[Dataset rows]

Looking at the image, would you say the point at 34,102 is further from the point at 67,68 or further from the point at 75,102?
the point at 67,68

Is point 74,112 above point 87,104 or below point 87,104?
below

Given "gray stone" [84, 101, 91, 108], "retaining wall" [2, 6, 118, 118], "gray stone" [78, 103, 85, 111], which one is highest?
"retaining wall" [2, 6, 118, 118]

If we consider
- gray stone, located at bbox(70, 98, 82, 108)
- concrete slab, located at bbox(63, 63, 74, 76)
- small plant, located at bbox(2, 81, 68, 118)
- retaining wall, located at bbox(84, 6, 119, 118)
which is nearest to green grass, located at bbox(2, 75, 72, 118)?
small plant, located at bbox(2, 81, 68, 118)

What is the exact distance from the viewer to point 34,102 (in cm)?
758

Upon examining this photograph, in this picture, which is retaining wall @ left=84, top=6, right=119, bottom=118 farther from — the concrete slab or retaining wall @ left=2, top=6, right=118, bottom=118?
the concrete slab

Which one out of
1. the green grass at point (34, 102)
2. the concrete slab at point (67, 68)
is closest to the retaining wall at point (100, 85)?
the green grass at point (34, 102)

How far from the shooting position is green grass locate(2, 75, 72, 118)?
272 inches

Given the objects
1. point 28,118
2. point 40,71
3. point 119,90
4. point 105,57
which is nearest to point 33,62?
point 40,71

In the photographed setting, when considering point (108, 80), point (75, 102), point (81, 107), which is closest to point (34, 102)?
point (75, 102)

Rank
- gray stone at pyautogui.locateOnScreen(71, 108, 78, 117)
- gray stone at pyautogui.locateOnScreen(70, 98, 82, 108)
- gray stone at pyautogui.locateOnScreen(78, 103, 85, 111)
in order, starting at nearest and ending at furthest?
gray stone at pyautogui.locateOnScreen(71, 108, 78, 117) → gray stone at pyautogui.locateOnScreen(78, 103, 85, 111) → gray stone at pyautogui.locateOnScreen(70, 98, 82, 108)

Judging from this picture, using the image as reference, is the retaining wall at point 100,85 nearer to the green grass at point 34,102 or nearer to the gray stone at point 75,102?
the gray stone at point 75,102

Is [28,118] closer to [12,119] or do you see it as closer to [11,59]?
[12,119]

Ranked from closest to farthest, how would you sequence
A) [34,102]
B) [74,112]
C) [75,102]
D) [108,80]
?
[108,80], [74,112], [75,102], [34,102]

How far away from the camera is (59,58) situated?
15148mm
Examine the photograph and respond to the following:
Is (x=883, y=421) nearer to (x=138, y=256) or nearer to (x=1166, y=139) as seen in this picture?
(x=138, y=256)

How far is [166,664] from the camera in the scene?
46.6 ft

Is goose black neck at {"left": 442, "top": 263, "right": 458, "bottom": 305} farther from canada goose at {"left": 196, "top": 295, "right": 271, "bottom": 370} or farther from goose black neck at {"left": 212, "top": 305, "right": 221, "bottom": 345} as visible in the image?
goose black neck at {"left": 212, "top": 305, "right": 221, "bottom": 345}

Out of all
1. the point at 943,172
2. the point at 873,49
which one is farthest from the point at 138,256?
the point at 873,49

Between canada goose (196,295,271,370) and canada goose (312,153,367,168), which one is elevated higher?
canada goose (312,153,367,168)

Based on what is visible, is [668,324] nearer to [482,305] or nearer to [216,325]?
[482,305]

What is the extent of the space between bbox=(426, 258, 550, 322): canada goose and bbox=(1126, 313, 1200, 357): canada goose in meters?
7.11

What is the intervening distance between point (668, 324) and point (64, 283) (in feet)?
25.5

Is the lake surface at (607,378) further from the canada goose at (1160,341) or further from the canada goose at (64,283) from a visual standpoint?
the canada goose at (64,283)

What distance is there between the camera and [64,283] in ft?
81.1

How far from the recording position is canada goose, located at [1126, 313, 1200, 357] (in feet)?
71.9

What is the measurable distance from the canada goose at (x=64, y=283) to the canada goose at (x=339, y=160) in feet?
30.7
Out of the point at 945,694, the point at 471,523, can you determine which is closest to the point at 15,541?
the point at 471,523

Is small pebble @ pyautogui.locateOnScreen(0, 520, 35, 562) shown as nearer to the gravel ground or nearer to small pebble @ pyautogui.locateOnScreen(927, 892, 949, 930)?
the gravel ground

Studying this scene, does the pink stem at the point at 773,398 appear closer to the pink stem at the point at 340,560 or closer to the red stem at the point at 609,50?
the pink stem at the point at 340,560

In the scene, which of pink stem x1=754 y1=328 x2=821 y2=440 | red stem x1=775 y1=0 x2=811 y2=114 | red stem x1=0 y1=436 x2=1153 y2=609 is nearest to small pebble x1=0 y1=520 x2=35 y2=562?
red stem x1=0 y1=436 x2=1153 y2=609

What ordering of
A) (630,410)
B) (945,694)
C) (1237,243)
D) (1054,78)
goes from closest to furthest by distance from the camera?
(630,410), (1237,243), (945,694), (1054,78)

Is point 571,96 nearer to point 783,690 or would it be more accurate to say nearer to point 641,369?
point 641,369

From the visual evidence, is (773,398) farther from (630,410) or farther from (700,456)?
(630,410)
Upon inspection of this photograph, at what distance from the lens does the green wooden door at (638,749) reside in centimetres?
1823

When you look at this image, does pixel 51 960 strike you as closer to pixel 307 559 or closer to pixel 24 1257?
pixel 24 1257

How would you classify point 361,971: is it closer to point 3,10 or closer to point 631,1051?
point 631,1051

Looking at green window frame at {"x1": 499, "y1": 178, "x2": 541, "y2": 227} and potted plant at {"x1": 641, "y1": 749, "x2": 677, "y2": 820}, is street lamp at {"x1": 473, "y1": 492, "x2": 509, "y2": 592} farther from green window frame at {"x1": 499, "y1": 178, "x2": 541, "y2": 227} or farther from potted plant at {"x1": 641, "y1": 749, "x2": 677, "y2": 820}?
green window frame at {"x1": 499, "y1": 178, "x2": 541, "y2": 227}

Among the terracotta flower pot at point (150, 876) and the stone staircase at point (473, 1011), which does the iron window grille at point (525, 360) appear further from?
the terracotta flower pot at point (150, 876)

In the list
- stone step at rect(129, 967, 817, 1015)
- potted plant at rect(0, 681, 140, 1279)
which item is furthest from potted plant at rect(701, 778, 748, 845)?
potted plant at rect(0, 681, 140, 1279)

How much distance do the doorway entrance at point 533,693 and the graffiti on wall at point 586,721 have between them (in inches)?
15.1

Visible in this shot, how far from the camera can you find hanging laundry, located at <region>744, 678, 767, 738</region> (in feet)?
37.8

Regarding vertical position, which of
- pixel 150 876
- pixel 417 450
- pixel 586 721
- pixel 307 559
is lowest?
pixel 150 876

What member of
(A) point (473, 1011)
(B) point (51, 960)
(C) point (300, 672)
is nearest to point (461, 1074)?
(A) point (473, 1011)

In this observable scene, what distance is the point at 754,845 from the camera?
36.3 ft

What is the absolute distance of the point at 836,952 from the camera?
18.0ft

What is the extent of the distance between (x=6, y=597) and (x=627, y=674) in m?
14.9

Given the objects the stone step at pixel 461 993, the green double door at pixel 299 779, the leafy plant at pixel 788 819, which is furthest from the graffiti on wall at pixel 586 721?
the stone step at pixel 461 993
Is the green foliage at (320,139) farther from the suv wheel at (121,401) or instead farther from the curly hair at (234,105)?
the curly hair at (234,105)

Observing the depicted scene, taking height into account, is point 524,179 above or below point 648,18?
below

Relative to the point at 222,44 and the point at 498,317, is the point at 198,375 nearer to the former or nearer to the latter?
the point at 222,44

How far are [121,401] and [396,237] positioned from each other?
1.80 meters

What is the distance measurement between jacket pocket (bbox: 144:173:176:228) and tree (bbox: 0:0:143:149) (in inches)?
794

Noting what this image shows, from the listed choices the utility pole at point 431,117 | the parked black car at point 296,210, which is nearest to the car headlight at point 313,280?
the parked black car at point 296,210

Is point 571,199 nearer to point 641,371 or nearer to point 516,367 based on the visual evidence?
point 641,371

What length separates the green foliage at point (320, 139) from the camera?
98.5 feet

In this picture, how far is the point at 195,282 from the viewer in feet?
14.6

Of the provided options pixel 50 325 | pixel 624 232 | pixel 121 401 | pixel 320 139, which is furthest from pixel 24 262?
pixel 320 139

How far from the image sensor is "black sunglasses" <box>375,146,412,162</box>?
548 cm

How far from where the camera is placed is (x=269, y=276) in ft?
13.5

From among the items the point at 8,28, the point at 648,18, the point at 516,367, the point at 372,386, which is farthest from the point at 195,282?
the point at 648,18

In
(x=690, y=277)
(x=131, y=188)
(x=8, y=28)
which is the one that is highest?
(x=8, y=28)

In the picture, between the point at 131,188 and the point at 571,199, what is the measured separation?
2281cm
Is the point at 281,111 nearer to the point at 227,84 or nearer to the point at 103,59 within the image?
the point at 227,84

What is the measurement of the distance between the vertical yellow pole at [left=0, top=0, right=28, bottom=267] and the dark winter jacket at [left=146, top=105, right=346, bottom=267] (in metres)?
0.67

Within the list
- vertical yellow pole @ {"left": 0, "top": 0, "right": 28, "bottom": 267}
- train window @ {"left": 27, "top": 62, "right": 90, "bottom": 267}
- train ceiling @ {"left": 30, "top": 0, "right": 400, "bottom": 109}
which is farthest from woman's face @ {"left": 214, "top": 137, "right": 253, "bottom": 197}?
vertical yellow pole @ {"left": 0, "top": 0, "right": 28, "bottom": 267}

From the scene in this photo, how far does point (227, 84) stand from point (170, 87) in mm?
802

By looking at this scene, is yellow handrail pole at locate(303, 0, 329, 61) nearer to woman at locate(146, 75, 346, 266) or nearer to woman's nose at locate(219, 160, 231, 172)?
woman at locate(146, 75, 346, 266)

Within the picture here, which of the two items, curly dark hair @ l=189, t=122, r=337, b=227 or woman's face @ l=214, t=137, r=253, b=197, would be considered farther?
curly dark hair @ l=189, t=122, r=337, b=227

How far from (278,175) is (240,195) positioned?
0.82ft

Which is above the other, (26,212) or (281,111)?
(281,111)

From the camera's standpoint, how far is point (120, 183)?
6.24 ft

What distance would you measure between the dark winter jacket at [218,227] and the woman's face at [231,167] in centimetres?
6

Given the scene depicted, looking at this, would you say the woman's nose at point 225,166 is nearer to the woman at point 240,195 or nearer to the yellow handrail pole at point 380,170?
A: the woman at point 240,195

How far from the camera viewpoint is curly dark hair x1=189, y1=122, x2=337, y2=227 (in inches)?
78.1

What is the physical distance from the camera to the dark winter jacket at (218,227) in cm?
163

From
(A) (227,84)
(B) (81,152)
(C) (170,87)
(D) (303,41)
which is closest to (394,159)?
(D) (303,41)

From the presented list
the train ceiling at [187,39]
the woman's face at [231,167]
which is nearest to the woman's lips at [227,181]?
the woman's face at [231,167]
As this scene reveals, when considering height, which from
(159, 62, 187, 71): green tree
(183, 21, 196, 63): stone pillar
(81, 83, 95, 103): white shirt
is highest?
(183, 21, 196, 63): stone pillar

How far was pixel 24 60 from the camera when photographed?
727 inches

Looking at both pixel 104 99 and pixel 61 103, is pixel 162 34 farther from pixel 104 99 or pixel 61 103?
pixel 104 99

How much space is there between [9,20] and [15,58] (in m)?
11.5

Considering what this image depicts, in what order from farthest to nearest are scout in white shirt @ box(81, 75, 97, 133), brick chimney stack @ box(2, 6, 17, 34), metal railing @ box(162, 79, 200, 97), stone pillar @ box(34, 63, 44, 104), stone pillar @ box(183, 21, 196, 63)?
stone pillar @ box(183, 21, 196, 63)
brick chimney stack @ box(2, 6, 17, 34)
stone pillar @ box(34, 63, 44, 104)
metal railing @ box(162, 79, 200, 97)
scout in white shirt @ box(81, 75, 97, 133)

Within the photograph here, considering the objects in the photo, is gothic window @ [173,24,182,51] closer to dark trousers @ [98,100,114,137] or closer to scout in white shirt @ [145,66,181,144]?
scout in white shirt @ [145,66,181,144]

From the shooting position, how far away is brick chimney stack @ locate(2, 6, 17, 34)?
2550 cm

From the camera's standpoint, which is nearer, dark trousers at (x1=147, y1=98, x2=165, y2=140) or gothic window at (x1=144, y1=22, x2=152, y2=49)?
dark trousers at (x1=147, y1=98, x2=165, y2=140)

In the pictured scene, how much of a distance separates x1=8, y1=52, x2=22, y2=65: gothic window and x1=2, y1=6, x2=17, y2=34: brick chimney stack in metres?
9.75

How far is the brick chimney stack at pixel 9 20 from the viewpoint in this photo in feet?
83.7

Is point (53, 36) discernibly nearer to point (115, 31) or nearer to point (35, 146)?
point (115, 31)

## Challenge:
In the records above, find the line containing "From the shooting position, how"; please retype it and every line after it through the last line, exactly and with nothing else.

## Answer below:
From the shooting position, how far away is brick chimney stack @ locate(2, 6, 17, 34)?
2550 cm

From the camera's standpoint, which is nearer, dark trousers at (x1=147, y1=98, x2=165, y2=140) or gothic window at (x1=144, y1=22, x2=152, y2=49)?
dark trousers at (x1=147, y1=98, x2=165, y2=140)

In the pictured scene, how much of a distance separates x1=8, y1=52, x2=22, y2=65: gothic window and x1=2, y1=6, x2=17, y2=34: brick chimney stack in metres?
9.75

How far is the brick chimney stack at pixel 9 20 from the viewpoint in this photo in feet?
83.7

Is point (53, 36) discernibly nearer to point (115, 31) or nearer to point (35, 146)?
point (115, 31)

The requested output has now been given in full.